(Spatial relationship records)
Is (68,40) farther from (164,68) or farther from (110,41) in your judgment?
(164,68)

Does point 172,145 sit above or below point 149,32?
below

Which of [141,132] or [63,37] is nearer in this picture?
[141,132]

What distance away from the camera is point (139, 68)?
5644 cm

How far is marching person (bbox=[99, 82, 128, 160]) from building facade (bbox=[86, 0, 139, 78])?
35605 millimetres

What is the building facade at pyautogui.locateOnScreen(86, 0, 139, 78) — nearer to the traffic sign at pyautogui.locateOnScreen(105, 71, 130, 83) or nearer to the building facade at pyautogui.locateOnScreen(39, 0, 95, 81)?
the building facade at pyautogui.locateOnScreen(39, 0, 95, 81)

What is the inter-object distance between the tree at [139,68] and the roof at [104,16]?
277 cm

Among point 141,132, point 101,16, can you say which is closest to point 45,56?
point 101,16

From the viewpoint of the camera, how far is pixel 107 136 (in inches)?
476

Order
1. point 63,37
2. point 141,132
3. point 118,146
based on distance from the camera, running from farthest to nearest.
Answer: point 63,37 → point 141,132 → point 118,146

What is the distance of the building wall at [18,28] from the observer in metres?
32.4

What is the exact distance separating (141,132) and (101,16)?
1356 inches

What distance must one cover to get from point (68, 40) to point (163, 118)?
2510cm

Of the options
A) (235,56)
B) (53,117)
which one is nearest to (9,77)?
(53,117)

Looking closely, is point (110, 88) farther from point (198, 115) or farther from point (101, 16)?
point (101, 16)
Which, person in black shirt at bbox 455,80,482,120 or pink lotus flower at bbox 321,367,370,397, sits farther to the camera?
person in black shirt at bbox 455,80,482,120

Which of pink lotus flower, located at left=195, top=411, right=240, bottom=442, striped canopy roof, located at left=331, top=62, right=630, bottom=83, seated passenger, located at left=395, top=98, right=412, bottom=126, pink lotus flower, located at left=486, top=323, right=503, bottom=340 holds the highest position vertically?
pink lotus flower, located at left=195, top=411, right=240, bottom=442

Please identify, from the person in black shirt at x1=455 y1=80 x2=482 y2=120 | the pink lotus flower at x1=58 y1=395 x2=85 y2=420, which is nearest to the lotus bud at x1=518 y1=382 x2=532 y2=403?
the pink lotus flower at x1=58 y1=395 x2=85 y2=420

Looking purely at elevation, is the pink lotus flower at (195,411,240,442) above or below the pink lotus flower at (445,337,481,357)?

■ SHORT EXERCISE
Print all of the rows above again word for word, with no changes.

■ FINAL ANSWER
Is (68,40) farther from (164,68) or farther from (110,41) in your judgment?
(164,68)

Does point 172,145 sit above or below point 149,32?
below

Which of [141,132] or [63,37] is nearer in this picture?
[141,132]

What distance away from the camera is point (139, 68)?
5644 cm

How far is marching person (bbox=[99, 82, 128, 160]) from building facade (bbox=[86, 0, 139, 78])?
35605 millimetres

What is the building facade at pyautogui.locateOnScreen(86, 0, 139, 78) — nearer to the traffic sign at pyautogui.locateOnScreen(105, 71, 130, 83) or nearer to the building facade at pyautogui.locateOnScreen(39, 0, 95, 81)?
the building facade at pyautogui.locateOnScreen(39, 0, 95, 81)

What is the inter-object distance between the tree at [139,68] and the roof at [104,16]?
277 cm

Among point 141,132, point 101,16, can you say which is closest to point 45,56?
point 101,16

From the viewpoint of the camera, how far is pixel 107 136 (in inches)?
476

Order
1. point 63,37
2. point 141,132
3. point 118,146
based on distance from the camera, running from farthest to nearest.
Answer: point 63,37 → point 141,132 → point 118,146

What is the distance of the building wall at [18,28] from the observer in metres?
32.4

What is the exact distance separating (141,132) and (101,16)?
1356 inches

What distance must one cover to get from point (68, 40) to point (163, 118)?
2510cm

Of the options
A) (235,56)
B) (53,117)
which one is nearest to (9,77)?
(53,117)

Looking closely, is point (110, 88) farther from point (198, 115) or farther from point (101, 16)?
point (101, 16)
Which, person in black shirt at bbox 455,80,482,120 or pink lotus flower at bbox 321,367,370,397, sits farther to the camera?
person in black shirt at bbox 455,80,482,120

Which of pink lotus flower, located at left=195, top=411, right=240, bottom=442, striped canopy roof, located at left=331, top=62, right=630, bottom=83, seated passenger, located at left=395, top=98, right=412, bottom=126, pink lotus flower, located at left=486, top=323, right=503, bottom=340 holds the highest position vertically?
pink lotus flower, located at left=195, top=411, right=240, bottom=442

Please identify, from the person in black shirt at x1=455 y1=80 x2=482 y2=120 | the pink lotus flower at x1=58 y1=395 x2=85 y2=420, which is nearest to the lotus bud at x1=518 y1=382 x2=532 y2=403?
the pink lotus flower at x1=58 y1=395 x2=85 y2=420

Looking purely at elevation, is the pink lotus flower at (195,411,240,442) above or below the pink lotus flower at (445,337,481,357)?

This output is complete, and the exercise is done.